5. Il quarto motivo denuncia “violazione e falsa applicazione dell’art. 345 c.p.c., comma 3 in relazione all’art. 360 c.p.c., nn. 3 e 4” e sostiene che la Corte torinese avrebbe erroneamente escluso, sulla base dell’orientamento espresso dalle Sezioni Unite della Corte nelle sentenze nn. 8202 e 8203 del 2005, l’ammissibilità della produzione nel giudizio di appello della perizia espletata in sede penale, senza considerare che quell’orientamento sarebbe pertinente – ancorchè le sezioni Unite non l’abbiano detto espressamente – all’ipotesi di produzione in giudizio di appello di documenti aventi natura di atto pubblico o di scrittura privata, perchè in tali casi la possibilità di proposizione della querela di falso o dell’istanza di verificazione determinerebbe un potenziale allungamento della durata del processo. Poichè la perizia penale non costituiva nè un atto pubblico nè una scrittura privata, la sua produzione avrebbe dovuto essere consentita. L’assunto è sostenuto attraverso un rinvio ai paragrafi n. 3.5. della sentenza n. 8203 del 2005 e al paragrafo n. 5.4. della sentenza n. 8202 del 2005, che, a giudizio della ricorrente avallerebbero la sua esegesi degli arresti delle Sezioni Unite.

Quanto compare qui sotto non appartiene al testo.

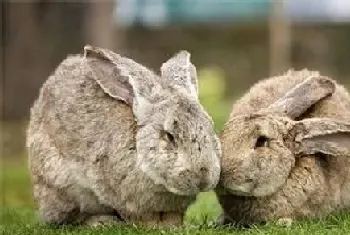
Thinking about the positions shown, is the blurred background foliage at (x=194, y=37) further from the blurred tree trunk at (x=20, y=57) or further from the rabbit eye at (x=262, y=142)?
the rabbit eye at (x=262, y=142)

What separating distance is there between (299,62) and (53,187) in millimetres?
13214

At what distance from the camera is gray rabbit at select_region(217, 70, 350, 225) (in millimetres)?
7816

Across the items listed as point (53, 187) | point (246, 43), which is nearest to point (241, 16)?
point (246, 43)

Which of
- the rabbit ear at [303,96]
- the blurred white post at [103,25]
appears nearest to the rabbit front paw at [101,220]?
Answer: the rabbit ear at [303,96]

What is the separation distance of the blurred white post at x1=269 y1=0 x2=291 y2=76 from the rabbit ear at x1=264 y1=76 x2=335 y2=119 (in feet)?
40.7

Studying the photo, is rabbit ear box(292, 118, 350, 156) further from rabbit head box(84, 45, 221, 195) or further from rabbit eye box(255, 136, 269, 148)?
rabbit head box(84, 45, 221, 195)

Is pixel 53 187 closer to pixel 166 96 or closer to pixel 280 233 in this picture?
pixel 166 96

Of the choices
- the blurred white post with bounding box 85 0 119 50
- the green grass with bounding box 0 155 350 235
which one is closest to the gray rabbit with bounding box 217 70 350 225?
the green grass with bounding box 0 155 350 235

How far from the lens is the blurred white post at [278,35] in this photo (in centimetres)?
2109

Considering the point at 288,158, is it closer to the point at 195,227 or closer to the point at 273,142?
the point at 273,142

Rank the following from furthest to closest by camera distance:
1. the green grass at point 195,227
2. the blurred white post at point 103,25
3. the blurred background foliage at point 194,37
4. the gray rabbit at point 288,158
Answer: the blurred background foliage at point 194,37 < the blurred white post at point 103,25 < the gray rabbit at point 288,158 < the green grass at point 195,227

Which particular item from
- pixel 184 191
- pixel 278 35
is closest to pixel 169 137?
pixel 184 191

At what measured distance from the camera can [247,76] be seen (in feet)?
69.4

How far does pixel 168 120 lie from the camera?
750 cm
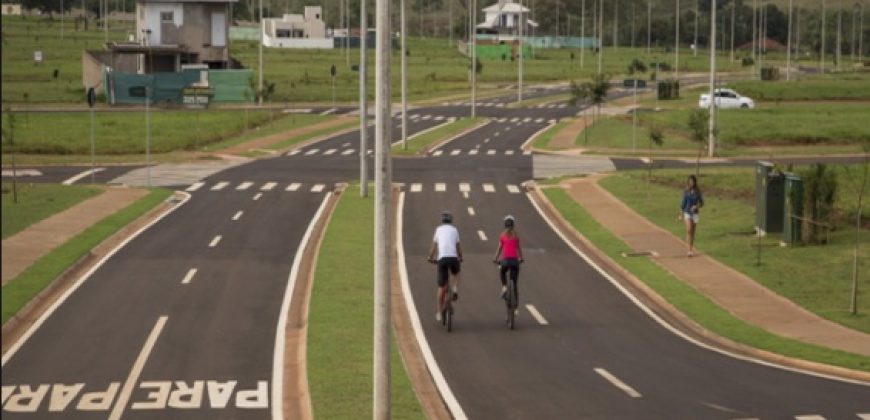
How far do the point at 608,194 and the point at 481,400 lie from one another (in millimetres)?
30950

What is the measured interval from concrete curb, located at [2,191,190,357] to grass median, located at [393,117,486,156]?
77.9 feet

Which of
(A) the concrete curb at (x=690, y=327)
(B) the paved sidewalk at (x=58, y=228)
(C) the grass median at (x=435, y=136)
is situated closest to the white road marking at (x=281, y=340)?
(B) the paved sidewalk at (x=58, y=228)

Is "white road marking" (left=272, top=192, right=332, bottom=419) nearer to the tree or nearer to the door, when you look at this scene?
the tree

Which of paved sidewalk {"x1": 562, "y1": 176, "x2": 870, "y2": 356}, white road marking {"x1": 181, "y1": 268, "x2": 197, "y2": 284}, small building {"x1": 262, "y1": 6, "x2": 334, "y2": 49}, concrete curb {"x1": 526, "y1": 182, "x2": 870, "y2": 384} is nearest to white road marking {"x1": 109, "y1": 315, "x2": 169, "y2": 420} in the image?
white road marking {"x1": 181, "y1": 268, "x2": 197, "y2": 284}

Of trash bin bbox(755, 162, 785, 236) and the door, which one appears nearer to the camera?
trash bin bbox(755, 162, 785, 236)

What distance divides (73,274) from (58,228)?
24.9 feet

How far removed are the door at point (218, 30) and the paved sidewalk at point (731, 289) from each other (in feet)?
207

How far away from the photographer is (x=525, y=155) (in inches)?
2766

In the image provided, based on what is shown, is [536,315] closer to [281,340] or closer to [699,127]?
[281,340]

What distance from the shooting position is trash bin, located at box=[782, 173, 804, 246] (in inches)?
1483

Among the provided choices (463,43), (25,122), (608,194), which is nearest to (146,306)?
(608,194)

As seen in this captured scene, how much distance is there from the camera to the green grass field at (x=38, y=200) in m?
41.4

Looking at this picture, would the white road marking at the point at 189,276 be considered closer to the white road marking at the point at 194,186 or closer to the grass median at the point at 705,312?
the grass median at the point at 705,312

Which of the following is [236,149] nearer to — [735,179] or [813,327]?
[735,179]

Il motivo è privo di fondamento.

Entrambe le sentenze nei detti paragrafi evocano effettivamente l’evenienza che dalla produzione di un atto pubblico o di una scrittura privata possano sortire i detti incidenti di cognizione soltanto in via meramente esemplificativa. L’intero tessuto motivazionale delle citate decisioni non è in alcun modo leggibile nel senso di limitare l’ambito del principio di diritto a dette prove documentali, essendo giocato sull’esegesi da attribuirsi – nel testo dell’art. 437 c.p.c. e in quello allora vigente dell’art. 345 c.p.c. – all’espressione “mezzi di prova”. D’altro canto la lettura, prospettata dalla ricorrente, dell’ambito del principio di diritto per cui in appello non sono di norma ammessi nuovi documenti, ne determinerebbe una intrinseca contraddittorietà e mancanza di forza persuasiva, atteso che anche la produzione di un documento che non abbia la natura dell’atto pubblico o della scrittura privata si rivelerebbe non meno foriera di un possibile allungamento dei tempi del processo, posto che dovrebbe, per il necessario rispetto del principio della parità delle armi, consentirsi alla controparte di replicare con nuovi mezzi di prova.

L’estensione del principio di diritto affermato dalle Sezioni Unite venne, dunque, esattamente riferita ed intesa anche dalla dottrina come relativa ai documenti in genere.

Ne discende che deve affermarsi il principio di diritto secondo cui, nel regime dell’art. 345 c.p.c., comma 3, anteriore alla modifica operata con l’inserimento del riferimento ai nuovi documenti dalla L. n. 69 del 2009, art. 46 (nel quale il generico riferimento ai documenti comunque conferma ed impone la stessa conclusione), l’espressione “nuovi mezzi di prova” comprendeva qualsiasi documento e non solo l’atto pubblico e la scrittura privata, di modo che nel divieto i documenti la produzione di nuovi mezzi di prova doveva ritenersi compresa anche la produzione di una perizia penale che si sarebbe potuta produrre nel giudizio di primo grado.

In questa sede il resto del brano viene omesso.